KINSHASA — 26 août 2026. Le président angolais João Manuel Gonçalves Lourenço est arrivé ce mercredi à Kinshasa pour une visite de travail de quelques heures auprès de son homologue Félix-Antoine Tshisekedi. Derrière le caractère éclair du déplacement se joue un dossier stratégique : l’accélération du Corridor de Lobito, appelé à renforcer la connexion entre les bassins miniers de la RDC et de la Zambie et la façade atlantique angolaise.
Selon les informations communiquées autour de cette visite, João Lourenço doit notamment assister à la signature d’un contrat lié au développement du corridor avant un tête-à-tête avec Félix Tshisekedi. Le projet prévoit notamment la réhabilitation, la modernisation, l’exploitation et la maintenance de la ligne ferroviaire Dilolo–Sakania, longue de 1 004,5 kilomètres, pour un investissement annoncé de 1,258 milliard de dollars. À terme, sa capacité pourrait atteindre 13,7 millions de tonnes de fret par an.
Pour la RDC, l’enjeu est considérable. Le Corridor de Lobito doit offrir aux zones minières du pays une voie supplémentaire vers l’océan Atlantique et les marchés internationaux, avec la perspective de réduire les contraintes logistiques qui pèsent sur l’exportation des minerais et l’importation des marchandises. Mais sa portée dépassera la seule industrie extractive si les infrastructures ferroviaires permettent également de stimuler les échanges intérieurs, le commerce transfrontalier et l’activité économique le long du corridor.
L’Angola poursuit, de son côté, une ambition tout aussi stratégique : positionner le port de Lobito et son réseau ferroviaire comme l’une des principales portes commerciales de l’Afrique centrale et australe. La présence à Kinshasa d’une importante délégation angolaise couvrant notamment les transports, les ressources minières, le pétrole, le gaz, l’eau et l’énergie traduit cette volonté d’élargir la coopération au-delà du seul rail. Cette dynamique prolonge les engagements pris lors du Forum économique RDC–Angola, où les deux pays avaient affiché leur volonté de stimuler les investissements et de lever les obstacles au commerce transfrontalier.

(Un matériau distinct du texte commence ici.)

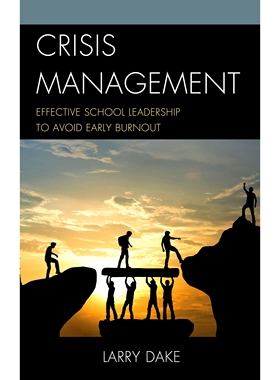 预订 Crisis Management: Effective School Leadership to Avoid Early Burnout 危机管理：有效的学校领导以避免早期倦怠: 97814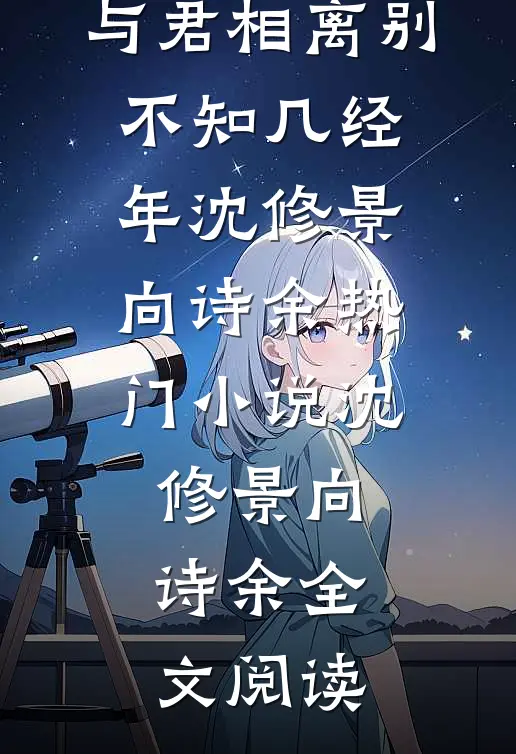 与君相离别，不知几经年沈修景向诗余热门小说（沈修景向诗余）全文阅读
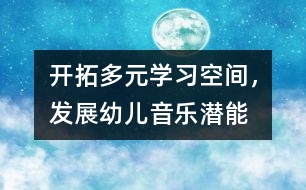 開拓多元學(xué)習(xí)空間，發(fā)展幼兒音樂潛能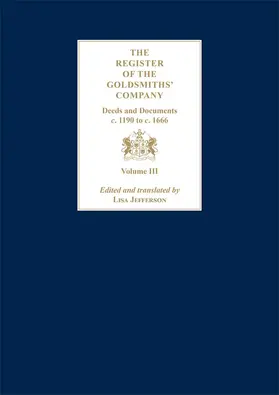 Jefferson |  The Register of the Goldsmiths' Company Vol III : Deeds and Documents, c. 1190 to c. 1666 | eBook | Sack Fachmedien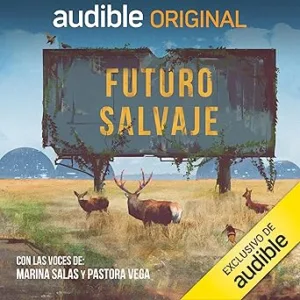 Futuro-Salvaje-Audiolibro-gratis
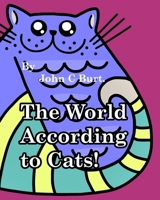 The World According To Cats. 1034655183 Book Cover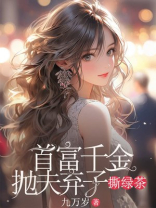 首富千金抛夫弃子撕绿茶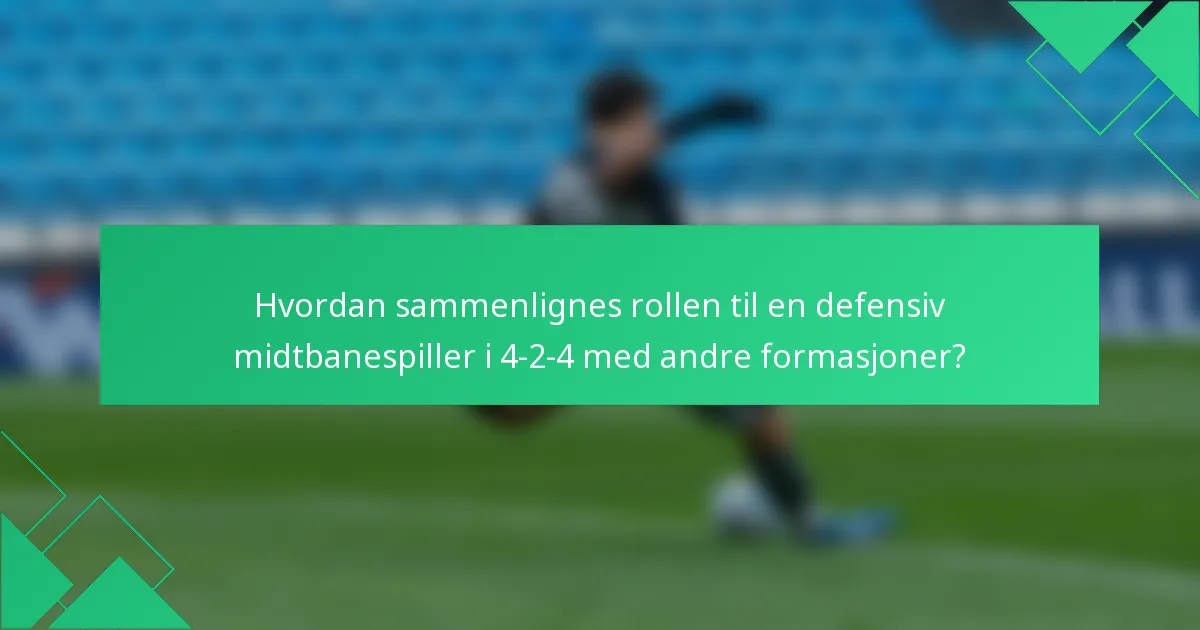 Hvordan sammenlignes rollen til en defensiv midtbanespiller i 4-2-4 med andre formasjoner?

La visite conserve néanmoins un important volet politique et sécuritaire. Luanda demeure un acteur diplomatique majeur dans les initiatives régionales concernant la crise dans l’Est de la RDC. Les échanges entre Tshisekedi et Lourenço devraient donc également porter sur les questions de paix, de sécurité et de coopération régionale. Cette double dimension — économique et diplomatique — confère à l’axe Kinshasa–Luanda une importance croissante dans les équilibres de la région.
Le véritable enjeu du Corridor de Lobito sera toutefois de savoir quelle part de la valeur créée restera en RDC. L’accélération de l’exportation du cuivre et du cobalt constitue un avantage logistique, mais elle prendra une dimension économique beaucoup plus importante si elle s’accompagne de transformation locale, de plateformes logistiques, d’investissements industriels et de création d’emplois. Le corridor ne devrait donc pas être envisagé uniquement comme une voie permettant de sortir plus rapidement les minerais du territoire congolais, mais comme un instrument susceptible de structurer de nouvelles activités économiques autour du rail.
La visite éclair de João Lourenço apparaît ainsi comme le signal d’un changement d’échelle dans les relations entre les deux voisins. La RDC apporte son immense potentiel minier et son marché ; l’Angola, son ouverture sur l’Atlantique et ses infrastructures portuaires. Entre les deux, le Corridor de Lobito pourrait devenir bien davantage qu’une ligne ferroviaire : l’un des principaux axes d’intégration économique entre l’Afrique centrale et l’Afrique australe, à condition que les investissements annoncés se traduisent en infrastructures, en échanges et surtout en retombées concrètes pour les populations.